I lean over and wrap my sister in a hug, so happy to be here with them. “Thanks, Han. Love you.”
“Love you back, Jo Jo. I’m really glad you’re home.”
* * *
Hours later, I’ve eaten way too many tacos, watched a rom-com double feature with candy popcorn, laughed so hard with my sisters my sides ached, and now I’m laying in bed in Hallie’s guest room. We opted for a sleepover, so Hannah is sound asleep next to me, but I’m whirling with energy. I’m trying to force myself to go to sleep when my phone buzzes. When I see Jordan’s name, my stomach does a long, slow roll.
Yeah, I’m pretty sure I’m in trouble.
Jordan
[picture of a plate of chicken fingers]
The chicken fingers at Ben and Jeremy’s bar used to be my favorite, but I think your food truck ruined me. Every chicken finger is now inferior.
Me
Listen, I told you they were the best.
Jordan
When you’re right, you’re right. How was girls’ night? Did you kiss all the babies?
Me
I kissed them so many times I think their first words were almost “get the fuck away from me.” Worth it though. I missed them. Then I ate like thirty tacos, and we did a rom-com double feature with candy popcorn.
Jordan
I’m not sure how I feel about you doing movie night with candy popcorn with someone who isn’t me.
Me
Sorry, J. Movie nights with candy popcorn have been an Evans sister tradition since long before you and I were summer besties.
Jordan
Just besties.
Me
Huh?
Jordan
Not summer besties. All the time besties.
Me
I will banish the term summer besties from my vocabulary.
Jordan
Damn right you will.
Me
How are you doing? How was today? I didn’t want to text earlier and interrupt you, but you should know I’ve been thinking about you.
Jordan
You can always text me. You could never be an interruption.
Jordan
It turns out it did feel really good to be there. And to be here with my friends.
Me
SAY IT.
Jordan
Say what?
Me
Say, “Jo, you were right.”
Jordan
That’s evergreen. You’re always right.
Me
I know. And as my prize, you’re going with me to Midsummer Night Swing at Lincoln Center as soon as we get back to New York.
Jordan
I’m afraid to ask what that is.
Me
Think outdoors at Lincoln Center. Live bands. Swing dancing.
Jordan
Would me saying no have any effect at all?
Me
What do you think?
Jordan
I think I’ll be swing dancing at Lincoln Center.
Me
Get your dancing shoes ready, J.
Jordan
I’ll shine them all up.
Goodnight, Hurricane.
Me
Goodnight, J.
I set my phone down on the nightstand, a grin spreading across my face. Lying here in the dark, I decide that no matter what does or doesn’t happen between Jordan and me, I win. Because even though the idea of potential boyfriend Jordan has butterflies swarming my stomach, best friend Jordan is the best person I’ve ever known, and if that’s all we’ll ever have, it’s still the best thing ever.

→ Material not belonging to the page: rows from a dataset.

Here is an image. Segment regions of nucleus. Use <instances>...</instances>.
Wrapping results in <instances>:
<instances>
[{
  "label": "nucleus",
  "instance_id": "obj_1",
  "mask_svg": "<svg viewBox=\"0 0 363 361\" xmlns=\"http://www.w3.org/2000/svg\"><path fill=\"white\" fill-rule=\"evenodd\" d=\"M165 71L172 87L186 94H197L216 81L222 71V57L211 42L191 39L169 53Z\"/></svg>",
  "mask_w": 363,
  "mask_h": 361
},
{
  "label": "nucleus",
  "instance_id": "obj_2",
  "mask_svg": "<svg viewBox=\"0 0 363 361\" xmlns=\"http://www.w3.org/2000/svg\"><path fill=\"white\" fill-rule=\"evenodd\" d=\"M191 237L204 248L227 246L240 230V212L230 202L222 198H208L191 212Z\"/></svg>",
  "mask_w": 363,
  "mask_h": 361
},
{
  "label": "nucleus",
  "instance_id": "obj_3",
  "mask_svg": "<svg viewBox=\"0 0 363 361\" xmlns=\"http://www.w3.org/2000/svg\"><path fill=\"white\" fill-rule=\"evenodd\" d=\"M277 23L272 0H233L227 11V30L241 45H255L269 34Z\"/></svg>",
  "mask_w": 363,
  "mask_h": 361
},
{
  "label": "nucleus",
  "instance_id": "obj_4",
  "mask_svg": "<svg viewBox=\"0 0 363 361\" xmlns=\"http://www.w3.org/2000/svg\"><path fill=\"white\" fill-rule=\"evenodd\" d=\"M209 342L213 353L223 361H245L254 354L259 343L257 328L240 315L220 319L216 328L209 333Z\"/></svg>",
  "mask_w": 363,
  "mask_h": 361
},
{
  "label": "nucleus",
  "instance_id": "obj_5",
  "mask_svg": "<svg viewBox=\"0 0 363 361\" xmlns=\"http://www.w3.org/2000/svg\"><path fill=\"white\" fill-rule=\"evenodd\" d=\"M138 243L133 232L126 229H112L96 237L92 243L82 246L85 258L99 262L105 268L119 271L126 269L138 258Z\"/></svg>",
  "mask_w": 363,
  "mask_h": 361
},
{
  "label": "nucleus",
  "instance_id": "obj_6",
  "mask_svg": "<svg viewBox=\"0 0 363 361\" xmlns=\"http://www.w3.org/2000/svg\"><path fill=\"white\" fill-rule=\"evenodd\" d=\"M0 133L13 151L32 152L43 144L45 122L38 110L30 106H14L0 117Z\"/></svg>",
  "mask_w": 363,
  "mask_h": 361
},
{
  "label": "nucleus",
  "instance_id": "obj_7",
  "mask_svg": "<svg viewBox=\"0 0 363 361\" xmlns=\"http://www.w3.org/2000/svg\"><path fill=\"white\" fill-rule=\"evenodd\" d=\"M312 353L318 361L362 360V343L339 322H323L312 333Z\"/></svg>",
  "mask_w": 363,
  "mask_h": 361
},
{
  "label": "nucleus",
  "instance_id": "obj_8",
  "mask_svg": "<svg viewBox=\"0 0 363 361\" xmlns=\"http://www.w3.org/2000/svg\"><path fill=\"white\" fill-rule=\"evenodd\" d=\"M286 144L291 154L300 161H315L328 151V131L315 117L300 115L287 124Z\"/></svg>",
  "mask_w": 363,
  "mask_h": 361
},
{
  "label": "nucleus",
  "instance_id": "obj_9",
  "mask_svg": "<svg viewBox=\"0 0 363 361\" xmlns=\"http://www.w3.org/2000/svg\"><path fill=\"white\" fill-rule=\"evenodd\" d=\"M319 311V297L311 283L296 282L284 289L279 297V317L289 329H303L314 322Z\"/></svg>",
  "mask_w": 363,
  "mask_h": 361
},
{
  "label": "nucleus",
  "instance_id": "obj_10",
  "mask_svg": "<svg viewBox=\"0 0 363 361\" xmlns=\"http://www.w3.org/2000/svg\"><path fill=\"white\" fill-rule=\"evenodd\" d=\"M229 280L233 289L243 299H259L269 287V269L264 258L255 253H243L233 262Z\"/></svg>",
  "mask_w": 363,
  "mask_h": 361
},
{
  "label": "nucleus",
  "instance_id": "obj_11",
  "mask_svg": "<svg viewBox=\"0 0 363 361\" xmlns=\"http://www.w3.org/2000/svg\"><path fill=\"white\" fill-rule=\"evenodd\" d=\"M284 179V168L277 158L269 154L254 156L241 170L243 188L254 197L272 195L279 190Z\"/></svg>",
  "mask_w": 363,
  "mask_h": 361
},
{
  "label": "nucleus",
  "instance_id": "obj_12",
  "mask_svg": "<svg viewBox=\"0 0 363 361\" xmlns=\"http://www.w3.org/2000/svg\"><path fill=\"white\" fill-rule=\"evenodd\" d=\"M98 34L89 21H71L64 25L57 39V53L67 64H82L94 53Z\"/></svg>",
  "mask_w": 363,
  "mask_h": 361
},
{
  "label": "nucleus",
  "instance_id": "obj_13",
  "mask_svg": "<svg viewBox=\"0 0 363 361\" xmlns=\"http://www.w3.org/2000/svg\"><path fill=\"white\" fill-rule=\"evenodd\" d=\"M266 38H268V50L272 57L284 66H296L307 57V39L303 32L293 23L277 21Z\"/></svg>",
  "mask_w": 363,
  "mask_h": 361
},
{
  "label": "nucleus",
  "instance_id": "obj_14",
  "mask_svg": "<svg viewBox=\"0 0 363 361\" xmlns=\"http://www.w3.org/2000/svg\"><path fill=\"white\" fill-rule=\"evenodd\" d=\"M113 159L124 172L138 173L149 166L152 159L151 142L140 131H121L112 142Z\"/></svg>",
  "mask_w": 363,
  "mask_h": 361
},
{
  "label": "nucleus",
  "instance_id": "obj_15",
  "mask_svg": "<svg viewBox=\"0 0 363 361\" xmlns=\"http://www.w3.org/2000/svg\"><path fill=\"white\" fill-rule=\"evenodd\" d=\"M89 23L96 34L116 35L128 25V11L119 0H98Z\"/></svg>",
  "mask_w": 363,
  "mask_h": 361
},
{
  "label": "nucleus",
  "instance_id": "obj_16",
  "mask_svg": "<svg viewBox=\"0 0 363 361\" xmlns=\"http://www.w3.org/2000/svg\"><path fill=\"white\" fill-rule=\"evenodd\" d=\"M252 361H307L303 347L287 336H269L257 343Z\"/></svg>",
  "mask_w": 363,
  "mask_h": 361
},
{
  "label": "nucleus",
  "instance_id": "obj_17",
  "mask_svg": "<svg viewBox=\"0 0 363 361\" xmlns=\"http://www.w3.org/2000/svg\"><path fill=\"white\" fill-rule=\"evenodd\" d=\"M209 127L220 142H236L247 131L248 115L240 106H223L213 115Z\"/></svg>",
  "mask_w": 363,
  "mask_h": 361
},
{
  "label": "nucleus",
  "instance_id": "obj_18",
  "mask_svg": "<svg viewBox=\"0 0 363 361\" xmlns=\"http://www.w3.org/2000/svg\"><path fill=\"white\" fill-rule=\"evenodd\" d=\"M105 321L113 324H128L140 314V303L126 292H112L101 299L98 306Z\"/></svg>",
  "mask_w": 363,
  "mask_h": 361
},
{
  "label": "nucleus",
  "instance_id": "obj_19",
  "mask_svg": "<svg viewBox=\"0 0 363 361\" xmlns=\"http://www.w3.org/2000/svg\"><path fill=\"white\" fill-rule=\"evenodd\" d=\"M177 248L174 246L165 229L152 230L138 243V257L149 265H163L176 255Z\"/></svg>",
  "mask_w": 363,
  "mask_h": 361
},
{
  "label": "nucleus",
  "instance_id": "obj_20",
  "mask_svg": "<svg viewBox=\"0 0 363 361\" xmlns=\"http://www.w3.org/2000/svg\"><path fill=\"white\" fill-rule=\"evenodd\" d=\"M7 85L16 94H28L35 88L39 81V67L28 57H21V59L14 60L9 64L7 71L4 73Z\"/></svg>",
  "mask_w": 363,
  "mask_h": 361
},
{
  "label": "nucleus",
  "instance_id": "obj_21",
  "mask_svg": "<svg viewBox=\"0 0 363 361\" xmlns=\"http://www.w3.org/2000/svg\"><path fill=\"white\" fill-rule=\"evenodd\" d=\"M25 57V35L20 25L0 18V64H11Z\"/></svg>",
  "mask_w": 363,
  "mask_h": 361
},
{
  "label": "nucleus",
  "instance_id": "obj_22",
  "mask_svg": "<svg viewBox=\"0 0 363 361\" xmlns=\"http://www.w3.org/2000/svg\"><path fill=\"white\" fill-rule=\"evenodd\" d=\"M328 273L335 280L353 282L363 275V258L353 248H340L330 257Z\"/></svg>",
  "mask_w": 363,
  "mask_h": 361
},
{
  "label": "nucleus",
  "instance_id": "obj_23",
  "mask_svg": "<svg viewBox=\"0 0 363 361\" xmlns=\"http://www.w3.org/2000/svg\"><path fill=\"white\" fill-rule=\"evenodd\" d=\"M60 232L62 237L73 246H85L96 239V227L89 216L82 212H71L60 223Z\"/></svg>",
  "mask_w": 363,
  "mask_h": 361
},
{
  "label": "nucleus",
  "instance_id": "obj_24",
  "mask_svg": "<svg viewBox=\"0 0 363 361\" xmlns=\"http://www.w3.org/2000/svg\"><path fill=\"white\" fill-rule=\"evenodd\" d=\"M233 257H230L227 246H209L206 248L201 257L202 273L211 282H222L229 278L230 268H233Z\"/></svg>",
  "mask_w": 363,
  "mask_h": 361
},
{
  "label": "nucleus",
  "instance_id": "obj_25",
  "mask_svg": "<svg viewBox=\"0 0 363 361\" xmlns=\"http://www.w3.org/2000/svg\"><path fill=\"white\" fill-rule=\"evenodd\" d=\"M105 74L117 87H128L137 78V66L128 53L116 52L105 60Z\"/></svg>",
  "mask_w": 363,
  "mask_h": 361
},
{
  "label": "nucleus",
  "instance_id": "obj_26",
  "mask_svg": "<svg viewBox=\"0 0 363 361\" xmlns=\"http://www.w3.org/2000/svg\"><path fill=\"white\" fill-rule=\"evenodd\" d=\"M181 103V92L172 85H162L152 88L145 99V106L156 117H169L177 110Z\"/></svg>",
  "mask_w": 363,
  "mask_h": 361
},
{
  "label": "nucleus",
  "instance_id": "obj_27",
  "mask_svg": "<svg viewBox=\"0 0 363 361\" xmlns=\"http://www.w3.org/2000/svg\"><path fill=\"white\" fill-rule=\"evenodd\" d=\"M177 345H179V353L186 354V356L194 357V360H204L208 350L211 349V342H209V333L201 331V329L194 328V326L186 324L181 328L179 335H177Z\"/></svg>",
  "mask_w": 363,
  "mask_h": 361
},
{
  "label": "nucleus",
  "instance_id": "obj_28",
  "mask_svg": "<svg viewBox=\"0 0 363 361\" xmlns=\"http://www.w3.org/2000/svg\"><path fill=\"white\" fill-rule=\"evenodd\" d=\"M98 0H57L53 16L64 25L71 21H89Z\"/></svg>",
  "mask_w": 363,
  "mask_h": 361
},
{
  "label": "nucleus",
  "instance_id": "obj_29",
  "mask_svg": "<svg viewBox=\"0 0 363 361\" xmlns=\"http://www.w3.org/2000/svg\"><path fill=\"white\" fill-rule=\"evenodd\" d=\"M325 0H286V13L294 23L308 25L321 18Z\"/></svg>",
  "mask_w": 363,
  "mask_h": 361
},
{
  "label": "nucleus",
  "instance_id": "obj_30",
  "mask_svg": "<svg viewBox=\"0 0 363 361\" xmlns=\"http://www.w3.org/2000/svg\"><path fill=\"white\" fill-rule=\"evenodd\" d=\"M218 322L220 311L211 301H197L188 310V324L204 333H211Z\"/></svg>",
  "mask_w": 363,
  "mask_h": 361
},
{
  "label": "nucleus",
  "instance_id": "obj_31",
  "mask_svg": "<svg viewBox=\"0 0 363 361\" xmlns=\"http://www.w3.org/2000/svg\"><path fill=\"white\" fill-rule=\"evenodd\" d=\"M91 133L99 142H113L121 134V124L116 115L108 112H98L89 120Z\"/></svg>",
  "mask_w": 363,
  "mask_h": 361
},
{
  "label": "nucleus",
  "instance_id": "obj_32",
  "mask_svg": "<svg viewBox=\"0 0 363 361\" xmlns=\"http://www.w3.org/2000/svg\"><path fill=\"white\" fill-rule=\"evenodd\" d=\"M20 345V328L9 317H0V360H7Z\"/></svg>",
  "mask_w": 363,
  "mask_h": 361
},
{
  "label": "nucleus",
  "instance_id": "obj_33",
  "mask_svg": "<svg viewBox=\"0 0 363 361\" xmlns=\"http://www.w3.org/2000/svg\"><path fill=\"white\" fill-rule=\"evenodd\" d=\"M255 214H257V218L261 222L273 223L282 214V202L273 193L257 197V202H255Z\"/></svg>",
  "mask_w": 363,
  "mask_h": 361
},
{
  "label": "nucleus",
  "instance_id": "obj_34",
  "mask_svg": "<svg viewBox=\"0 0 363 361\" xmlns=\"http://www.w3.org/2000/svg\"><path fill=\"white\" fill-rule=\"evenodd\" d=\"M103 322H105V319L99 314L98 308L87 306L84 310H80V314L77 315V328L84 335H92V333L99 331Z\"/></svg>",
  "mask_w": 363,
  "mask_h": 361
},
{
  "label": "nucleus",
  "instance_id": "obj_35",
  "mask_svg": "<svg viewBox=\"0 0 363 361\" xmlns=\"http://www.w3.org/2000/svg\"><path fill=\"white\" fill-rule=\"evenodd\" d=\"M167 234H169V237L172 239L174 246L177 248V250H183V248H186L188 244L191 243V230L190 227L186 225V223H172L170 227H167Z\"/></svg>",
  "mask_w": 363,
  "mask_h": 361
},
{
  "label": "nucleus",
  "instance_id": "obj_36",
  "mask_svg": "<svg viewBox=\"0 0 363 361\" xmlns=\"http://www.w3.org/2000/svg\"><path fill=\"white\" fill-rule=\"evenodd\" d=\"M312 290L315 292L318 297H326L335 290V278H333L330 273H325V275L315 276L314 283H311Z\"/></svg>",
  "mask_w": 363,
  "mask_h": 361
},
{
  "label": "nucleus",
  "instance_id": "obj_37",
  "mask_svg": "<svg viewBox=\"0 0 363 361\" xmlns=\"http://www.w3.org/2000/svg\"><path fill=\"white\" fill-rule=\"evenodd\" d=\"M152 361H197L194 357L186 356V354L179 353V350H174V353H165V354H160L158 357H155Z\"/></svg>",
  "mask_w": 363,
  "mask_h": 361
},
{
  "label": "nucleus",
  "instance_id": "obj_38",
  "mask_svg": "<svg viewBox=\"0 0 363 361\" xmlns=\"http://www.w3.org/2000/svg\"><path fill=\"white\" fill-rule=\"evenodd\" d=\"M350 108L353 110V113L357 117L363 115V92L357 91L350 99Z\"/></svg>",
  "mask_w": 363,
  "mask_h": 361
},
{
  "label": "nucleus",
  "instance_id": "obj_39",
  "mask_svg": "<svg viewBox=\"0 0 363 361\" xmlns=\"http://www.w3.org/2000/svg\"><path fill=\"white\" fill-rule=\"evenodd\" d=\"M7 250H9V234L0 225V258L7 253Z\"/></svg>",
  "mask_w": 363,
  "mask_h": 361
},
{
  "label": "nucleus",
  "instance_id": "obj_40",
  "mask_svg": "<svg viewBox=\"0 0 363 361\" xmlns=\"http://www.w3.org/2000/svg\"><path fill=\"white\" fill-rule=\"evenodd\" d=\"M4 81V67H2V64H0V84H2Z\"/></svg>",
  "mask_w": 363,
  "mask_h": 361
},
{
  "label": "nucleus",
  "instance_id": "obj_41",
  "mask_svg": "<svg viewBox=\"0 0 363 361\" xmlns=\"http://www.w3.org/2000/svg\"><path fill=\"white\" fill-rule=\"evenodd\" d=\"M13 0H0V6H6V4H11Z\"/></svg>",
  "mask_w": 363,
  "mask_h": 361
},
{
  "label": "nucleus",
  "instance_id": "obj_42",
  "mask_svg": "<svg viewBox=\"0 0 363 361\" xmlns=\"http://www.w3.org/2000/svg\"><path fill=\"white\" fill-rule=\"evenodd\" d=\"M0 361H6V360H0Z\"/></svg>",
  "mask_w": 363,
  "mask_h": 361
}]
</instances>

Rolling over in bed, I close my eyes but know there’s no use. I’m way too energized. There’s somewhere I’ve been thinking about going, and I figure there’s no time like the present. I toss off the covers and get up, pulling a sweatshirt over the oversized T-shirt and shorts I’m wearing as pajamas. I grab Hannah’s car keys off the nightstand and quietly, so I don’t wake anyone up, I slip downstairs and outside into the sultry summer night.